TASK DESCRIPTION: In the passage on TensorRT and ONNX models, which model configuration property links each TensorRT Plan file to its corresponding Compute Capability?

A TensorRT model definition is called a Plan. A TensorRT Plan is a single file that by default must be named model.plan. This default name can be overridden using the default_model_filename property in the model configuration.

A TensorRT Plan is specific to a GPU's CUDA Compute Capability. As a result, TensorRT models will need to set the cc_model_filenames property in the model configuration to associate each Plan file with the corresponding Compute Capability.

A minimal model repository for a TensorRT model is:

  <model-repository-path>/
    <model-name>/
      config.pbtxt
      1/
        model.plan

ONNX Models

An ONNX model is a single file or a directory containing multiple files. By default the file or directory must be named model.onnx. This default name can be overridden using the default_model_filename property in the model configuration.

Triton supports all ONNX models that are supported by the version of ONNX Runtime being used by Triton. Models will not be supported if they use a stale ONNX opset version or contain operators with unsupported types.

SUPPLIED INFORMATION:
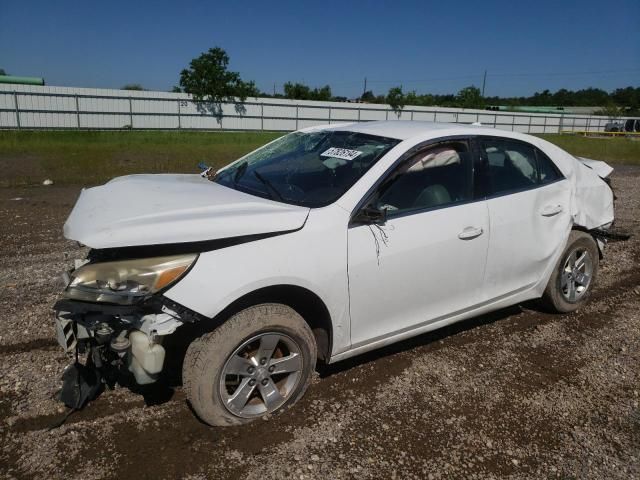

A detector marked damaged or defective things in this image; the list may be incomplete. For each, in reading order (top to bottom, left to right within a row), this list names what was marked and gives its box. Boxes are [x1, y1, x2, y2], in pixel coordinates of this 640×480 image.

white damaged sedan [55, 122, 616, 426]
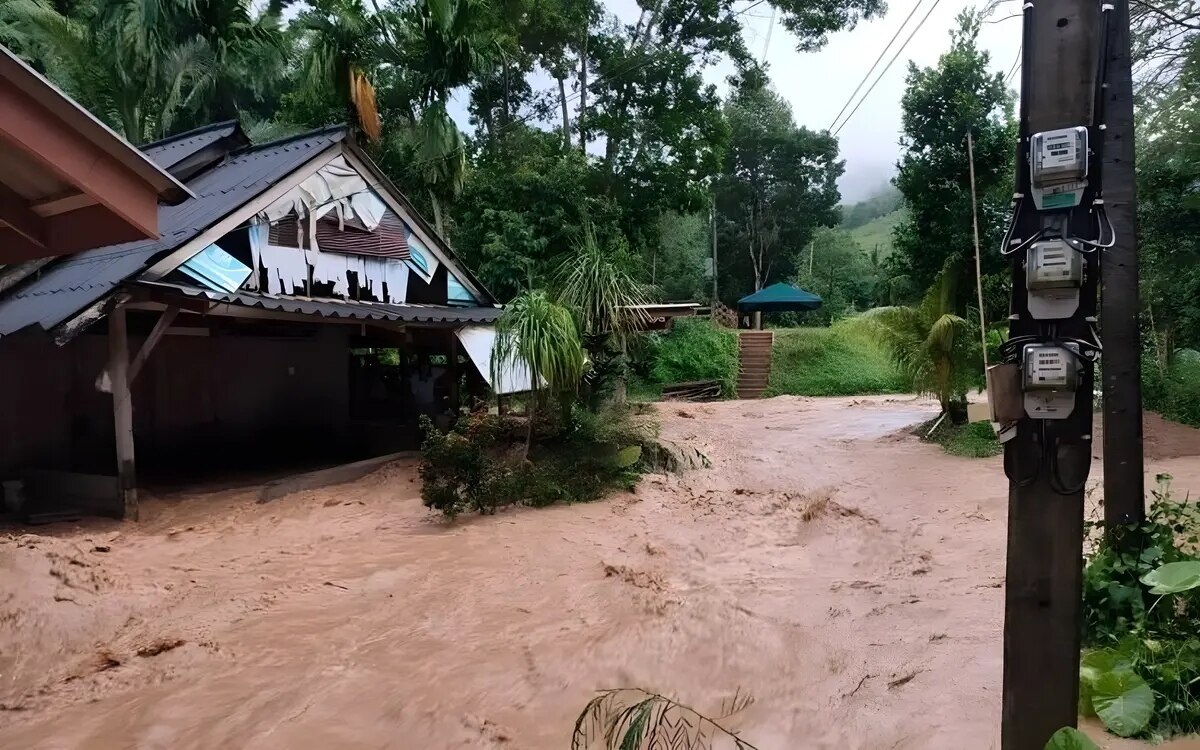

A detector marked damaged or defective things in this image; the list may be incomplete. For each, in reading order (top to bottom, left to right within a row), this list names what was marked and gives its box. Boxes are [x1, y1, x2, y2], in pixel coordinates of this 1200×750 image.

damaged house [0, 115, 528, 520]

ANSWER BELOW: The cc_model_filenames property.